19 August 2012

Vegetable Oils - Health Hazards

In my post about Evolution, I mentioned that during more than 2 million years saturated fat was part of our diet. Evolution should be our best guide for what constitutes a healthy diet.  The longer we've been eating a certain food as a species, the less harm it is likely to do. We are supposed to consume food we are genetically adapted to. Most probably a few thousand years are enough to adapt to a new kind of food, but a few hundreds are not.
The diet of human beings consisted of a higher ratio of saturated fat vs. polyunsaturated fat until recently. Vegetable oils (polyunsaturated fat) became widely available on a daily basis only about 50 years ago. In the same time, the consumption of butter (saturated fat) declined. This means that over the past decades the composition of the fat in our diet changed from high saturated fat to high polyunsaturated fat.

Our brain is composed of 70% fat, mostly in the form of myelin that insulates nerve cells. Fat is also the primary component of cell membranes in our body. Any change in the composition in our diet can have profound physiological effects on our health.
"Changing the proportion of saturated to unsaturated fats in the diet, [...] might well change the composition of the fats in the cell membranes. This could alter the permeability of cell membranes, which determines how easily they transport, among other things, blood sugar, proteins, hormones, bacteria, viruses, and tumor-causing agents into and out of the cell. The relative saturation of these membrane fats could affect the ageing and the likelihood that blood cells will clot in vessels and cause heart attacks."
                                                                          - Gary Taubes
In the 1950s, a trial (Anti-Coronary Club Trial) had been conducted to see the benefits of a "prudent diet" which consisted of a high ratio of polyunsaturated fats (corn oil and margarine). The polyunsaturated fat ratio was 4 times greater than that of typical American diets. The control group consumed a typical American diet. Results: 8 members of the group died of heart attacks, nobody in the control group.

In 1969, Seymour Dayton reported the following of his trial where again in one group the saturated fat from butter, milk, cheese, ice cream, had been replaced with corn, soybean, safflower and cottonseed oils. The members of the other group were eating a diet higher in saturated fat from animal products. The death rate was equal in the two groups. The cholesterol level dropped in the first group, however the cancer rate was higher than in the saturated fat group. This vegetable oil diet failed to increase longevity. (Polyunsaturated fats also cause cancer in laboratory animals.)

The Helsinki Study: The same type of experiment as above: one group was given a high vegetable fat diet, the other a normal saturated fat diet. The men in the vegetable fat diet lived longer, but the women did not.

After the Minnesota trial (1968), where two groups of people were given a similar diet as described in the trials above, had similar results with the Helsinki Study: women had more heart attacks than the saturated fat group.

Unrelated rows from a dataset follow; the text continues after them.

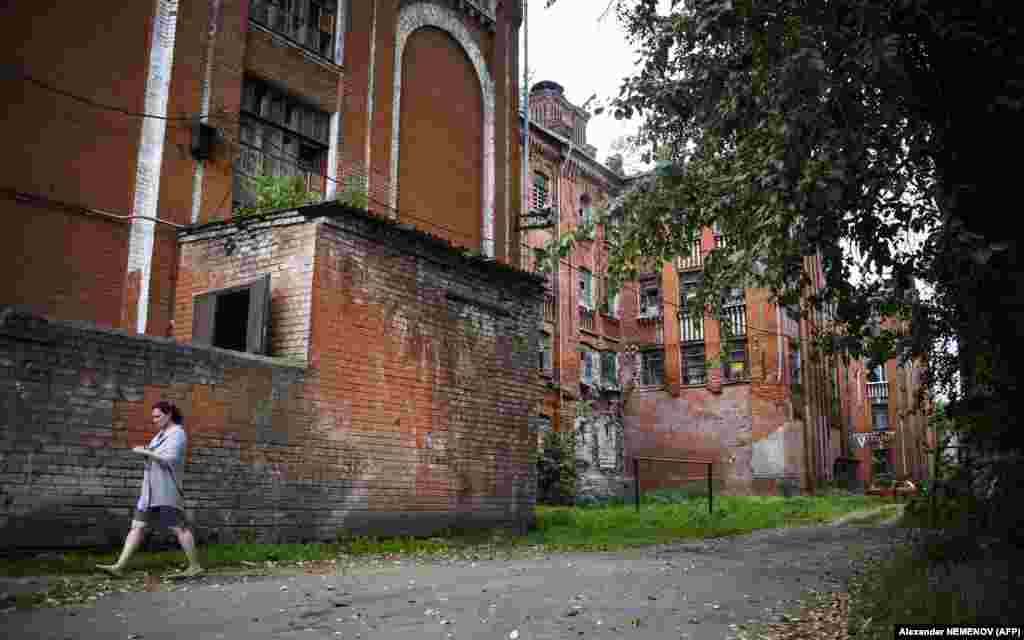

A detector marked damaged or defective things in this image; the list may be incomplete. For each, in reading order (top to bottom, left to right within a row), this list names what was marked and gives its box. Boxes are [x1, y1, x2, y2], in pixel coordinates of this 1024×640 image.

broken window [248, 0, 337, 59]
broken window [234, 76, 327, 208]
broken window [191, 272, 272, 354]
broken window [638, 350, 663, 385]
cracked asphalt [4, 514, 909, 638]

Overall, these vegetable fat diets were associated with an increased risk of heart disease.

EAT BUTTER!

1 comment:

  1. I eat even more butter now because of you. And it shows, everything is better. Thank you Ilona.
    ( It was anyway my favorite, comfort food and now I spoil myself almost everyday, especially when I am busy. ) :). One more thing, if the butter could come from GRASS FED cows it would make an even bigger difference. Don't look at the price. There is no price to high for the good fats, especially when is about children. And that will be the right signal for the food industry as well. That we know what is best, we want what is best and we are willing to pay a higher price for it. And hopefully things will slowly change, from the bottom to the top if not the other way around.
    Dear Mothers feed your children butter. I do it every day, like my mother used to do it. And they love it.
    One more think:
    The butter and the lack of sweet drinks and sweet snacks in my toddler's diet almost completely healed his teeth ( he was born with an enamel defect, six of his front teeth were just half covered with enamel; after eruption, they looked half white, half yellow. And when the dentist asked me this year ( two years after the last visit) if he lost his teeth due to cavities I proudly showed her his irresistible white smile. No sweets and lots of good butter on a balanced diet ( with reduced/without refined products from grains, consider white flour and white rice processed and refined) and one doesn't even need a dentist. And sometimes even better thinks will happen, like what it happened to my son - but when he has his buttered bread he eats almost equal amount of bread and butter and he eats it happily. And his teacher noticed it, he doesn't fall ill. His first year in kindergarden, with 50 kids around and he didn't get a day of holiday for being sick. I am a witness and he is a proof. Eat well - be healthy.